[tf.data] Adding microbenchmark for control flow lowering.

PiperOrigin-RevId: 306781111
Change-Id: Ic34f5ae3a026cc5636b7572961018bed461ac31c
diff --git a/tensorflow/python/data/benchmarks/benchmark_base.py b/tensorflow/python/data/benchmarks/benchmark_base.py
index 40a8c61..1e1a716 100644
--- a/tensorflow/python/data/benchmarks/benchmark_base.py
+++ b/tensorflow/python/data/benchmarks/benchmark_base.py
@@ -31,7 +31,12 @@
 class DatasetBenchmarkBase(test.Benchmark):
   """Base class for dataset benchmarks."""
 
-  def run_benchmark(self, dataset, num_elements, iters=1, warmup=True):
+  def run_benchmark(self,
+                    dataset,
+                    num_elements,
+                    iters=1,
+                    warmup=True,
+                    apply_default_optimizations=False):
     """Benchmarks the dataset.
 
     Runs the dataset `iters` times. In each iteration, the benchmark measures
@@ -43,6 +48,8 @@
         iteration.
       iters: Number of times to repeat the timing.

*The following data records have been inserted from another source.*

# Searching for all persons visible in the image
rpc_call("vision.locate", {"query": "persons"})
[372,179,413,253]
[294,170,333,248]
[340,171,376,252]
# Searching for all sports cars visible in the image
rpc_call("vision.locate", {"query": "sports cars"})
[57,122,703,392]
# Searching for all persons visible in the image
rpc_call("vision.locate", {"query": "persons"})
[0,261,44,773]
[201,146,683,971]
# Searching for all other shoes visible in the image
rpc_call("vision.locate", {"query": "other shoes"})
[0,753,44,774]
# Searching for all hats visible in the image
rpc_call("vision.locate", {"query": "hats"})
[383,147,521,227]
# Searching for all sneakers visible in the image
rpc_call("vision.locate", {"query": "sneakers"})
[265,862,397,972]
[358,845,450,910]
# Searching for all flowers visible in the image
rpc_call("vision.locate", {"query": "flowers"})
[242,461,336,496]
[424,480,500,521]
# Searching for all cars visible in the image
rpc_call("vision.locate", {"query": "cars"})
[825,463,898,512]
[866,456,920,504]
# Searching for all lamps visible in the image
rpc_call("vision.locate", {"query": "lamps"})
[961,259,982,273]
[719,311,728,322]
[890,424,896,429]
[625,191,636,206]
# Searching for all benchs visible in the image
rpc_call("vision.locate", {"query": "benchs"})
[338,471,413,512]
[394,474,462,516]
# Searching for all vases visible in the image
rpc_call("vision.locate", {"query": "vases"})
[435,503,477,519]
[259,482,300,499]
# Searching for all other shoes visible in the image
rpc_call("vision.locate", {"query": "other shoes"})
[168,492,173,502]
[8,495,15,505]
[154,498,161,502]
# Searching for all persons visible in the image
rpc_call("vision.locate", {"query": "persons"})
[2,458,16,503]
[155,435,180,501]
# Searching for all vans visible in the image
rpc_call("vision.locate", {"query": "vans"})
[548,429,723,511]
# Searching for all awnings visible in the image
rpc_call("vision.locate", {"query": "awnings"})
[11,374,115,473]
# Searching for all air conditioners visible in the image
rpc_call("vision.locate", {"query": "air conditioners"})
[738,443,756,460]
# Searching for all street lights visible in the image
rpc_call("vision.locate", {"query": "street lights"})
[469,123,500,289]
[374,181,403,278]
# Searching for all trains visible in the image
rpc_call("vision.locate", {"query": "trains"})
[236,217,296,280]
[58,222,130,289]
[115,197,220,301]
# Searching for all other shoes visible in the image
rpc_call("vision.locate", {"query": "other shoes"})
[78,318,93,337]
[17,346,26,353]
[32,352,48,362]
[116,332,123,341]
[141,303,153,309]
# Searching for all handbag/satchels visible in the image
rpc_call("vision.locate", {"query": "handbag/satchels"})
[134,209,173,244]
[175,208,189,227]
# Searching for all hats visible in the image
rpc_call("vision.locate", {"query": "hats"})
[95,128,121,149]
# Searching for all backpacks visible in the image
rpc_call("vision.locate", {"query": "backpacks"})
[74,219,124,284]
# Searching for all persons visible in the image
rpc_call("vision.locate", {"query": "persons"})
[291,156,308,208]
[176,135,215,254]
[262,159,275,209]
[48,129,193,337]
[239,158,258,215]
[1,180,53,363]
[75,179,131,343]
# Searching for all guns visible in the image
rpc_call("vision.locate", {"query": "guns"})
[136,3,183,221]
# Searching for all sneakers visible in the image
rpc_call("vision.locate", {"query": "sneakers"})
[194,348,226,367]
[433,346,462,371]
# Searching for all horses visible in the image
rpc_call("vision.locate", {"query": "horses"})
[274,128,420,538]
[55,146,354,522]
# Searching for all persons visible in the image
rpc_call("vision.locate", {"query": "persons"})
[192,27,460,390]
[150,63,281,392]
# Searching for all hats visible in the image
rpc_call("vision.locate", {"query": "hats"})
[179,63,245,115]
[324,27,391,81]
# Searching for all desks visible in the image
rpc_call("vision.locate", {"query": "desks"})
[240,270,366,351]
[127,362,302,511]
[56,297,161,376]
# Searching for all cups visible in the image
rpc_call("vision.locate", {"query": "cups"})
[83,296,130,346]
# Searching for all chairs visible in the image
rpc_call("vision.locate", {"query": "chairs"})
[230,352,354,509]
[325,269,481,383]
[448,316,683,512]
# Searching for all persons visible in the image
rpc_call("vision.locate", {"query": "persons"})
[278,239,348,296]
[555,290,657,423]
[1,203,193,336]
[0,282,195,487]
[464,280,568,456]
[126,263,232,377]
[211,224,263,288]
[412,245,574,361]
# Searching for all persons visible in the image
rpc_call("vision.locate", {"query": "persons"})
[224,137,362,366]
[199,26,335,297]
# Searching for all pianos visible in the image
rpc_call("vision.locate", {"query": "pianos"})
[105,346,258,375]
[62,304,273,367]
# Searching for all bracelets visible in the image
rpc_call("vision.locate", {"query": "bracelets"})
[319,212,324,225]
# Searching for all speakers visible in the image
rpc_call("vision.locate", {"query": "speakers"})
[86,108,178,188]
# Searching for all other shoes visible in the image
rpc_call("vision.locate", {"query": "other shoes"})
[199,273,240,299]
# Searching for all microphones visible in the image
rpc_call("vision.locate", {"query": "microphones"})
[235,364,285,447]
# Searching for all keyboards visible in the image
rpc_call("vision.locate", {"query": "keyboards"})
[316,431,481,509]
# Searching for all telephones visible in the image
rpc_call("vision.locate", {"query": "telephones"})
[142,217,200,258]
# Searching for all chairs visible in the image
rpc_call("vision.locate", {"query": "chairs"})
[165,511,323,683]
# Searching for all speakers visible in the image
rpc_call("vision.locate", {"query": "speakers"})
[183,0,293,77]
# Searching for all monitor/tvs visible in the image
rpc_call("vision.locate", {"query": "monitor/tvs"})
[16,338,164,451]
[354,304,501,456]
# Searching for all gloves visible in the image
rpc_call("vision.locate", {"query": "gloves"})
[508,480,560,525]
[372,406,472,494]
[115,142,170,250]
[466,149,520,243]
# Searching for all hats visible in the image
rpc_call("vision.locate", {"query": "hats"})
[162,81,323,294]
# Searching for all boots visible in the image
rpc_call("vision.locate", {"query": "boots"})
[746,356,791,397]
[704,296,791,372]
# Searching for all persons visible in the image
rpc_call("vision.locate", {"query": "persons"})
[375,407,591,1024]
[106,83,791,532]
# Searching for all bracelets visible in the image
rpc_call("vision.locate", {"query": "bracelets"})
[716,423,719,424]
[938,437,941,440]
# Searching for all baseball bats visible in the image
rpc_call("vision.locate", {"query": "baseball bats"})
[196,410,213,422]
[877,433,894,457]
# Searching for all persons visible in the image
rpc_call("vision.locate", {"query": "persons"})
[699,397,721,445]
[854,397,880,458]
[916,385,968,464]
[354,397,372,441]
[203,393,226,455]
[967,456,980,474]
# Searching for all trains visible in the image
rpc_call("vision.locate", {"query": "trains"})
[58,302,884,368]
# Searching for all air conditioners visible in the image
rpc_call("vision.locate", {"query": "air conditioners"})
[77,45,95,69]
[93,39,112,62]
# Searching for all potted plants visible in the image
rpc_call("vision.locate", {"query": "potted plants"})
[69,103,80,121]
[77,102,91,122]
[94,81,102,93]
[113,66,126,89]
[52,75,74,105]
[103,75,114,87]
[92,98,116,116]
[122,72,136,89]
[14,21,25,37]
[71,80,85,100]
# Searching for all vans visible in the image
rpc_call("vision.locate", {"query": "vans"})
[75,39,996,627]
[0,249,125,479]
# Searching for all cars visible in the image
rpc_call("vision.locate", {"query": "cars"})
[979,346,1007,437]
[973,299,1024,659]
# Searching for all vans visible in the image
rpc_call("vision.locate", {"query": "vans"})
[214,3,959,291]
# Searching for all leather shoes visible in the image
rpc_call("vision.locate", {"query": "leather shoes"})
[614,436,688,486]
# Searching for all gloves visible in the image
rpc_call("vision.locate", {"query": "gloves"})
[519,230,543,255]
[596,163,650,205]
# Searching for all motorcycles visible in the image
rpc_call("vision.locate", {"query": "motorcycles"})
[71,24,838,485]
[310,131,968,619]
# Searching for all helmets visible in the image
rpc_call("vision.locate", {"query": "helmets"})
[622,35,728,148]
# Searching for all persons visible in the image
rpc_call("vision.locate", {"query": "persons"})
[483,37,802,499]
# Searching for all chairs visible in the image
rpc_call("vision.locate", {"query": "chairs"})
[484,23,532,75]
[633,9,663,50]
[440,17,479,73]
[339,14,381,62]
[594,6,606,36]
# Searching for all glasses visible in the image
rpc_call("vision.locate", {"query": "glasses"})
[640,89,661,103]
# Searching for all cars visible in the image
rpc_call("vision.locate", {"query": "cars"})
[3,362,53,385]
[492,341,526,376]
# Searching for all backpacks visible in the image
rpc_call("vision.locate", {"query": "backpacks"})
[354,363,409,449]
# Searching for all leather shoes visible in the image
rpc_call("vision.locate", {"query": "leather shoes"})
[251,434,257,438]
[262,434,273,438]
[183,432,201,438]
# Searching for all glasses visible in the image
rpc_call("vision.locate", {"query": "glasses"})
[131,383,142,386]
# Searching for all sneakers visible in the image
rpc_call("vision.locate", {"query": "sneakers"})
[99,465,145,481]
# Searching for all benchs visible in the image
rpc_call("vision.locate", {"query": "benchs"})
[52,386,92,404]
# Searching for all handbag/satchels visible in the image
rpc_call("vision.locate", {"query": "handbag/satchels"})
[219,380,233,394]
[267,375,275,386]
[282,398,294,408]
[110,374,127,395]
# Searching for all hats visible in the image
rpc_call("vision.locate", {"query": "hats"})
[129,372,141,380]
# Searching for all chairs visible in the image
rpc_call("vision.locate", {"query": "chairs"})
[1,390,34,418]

       warmup: If true, warms up the session caches by running an untimed run.
+      apply_default_optimizations: Determines whether default optimizations
+        should be applied.
 
     Returns:
       A float, representing the per-element wall time of the dataset in seconds.
@@ -50,7 +57,8 @@
       to go through `num_elements` elements, divided by `num_elements.`
     """
     options = dataset_ops.Options()
-    options.experimental_optimization.apply_default_optimizations = False
+    options.experimental_optimization.apply_default_optimizations = (
+        apply_default_optimizations)
     dataset = dataset.with_options(options)
     # NOTE: We use `dataset.skip()` to perform the iterations in C++, avoiding
     # the overhead of multiple `session.run()` calls. Note that this relies on
@@ -82,9 +90,11 @@
                                name,
                                iters=5,
                                extras=None,
-                               warmup=True):
+                               warmup=True,
+                               apply_default_optimizations=False):
     # Measure the per-element wall time.
-    wall_time = self.run_benchmark(dataset, num_elements, iters, warmup)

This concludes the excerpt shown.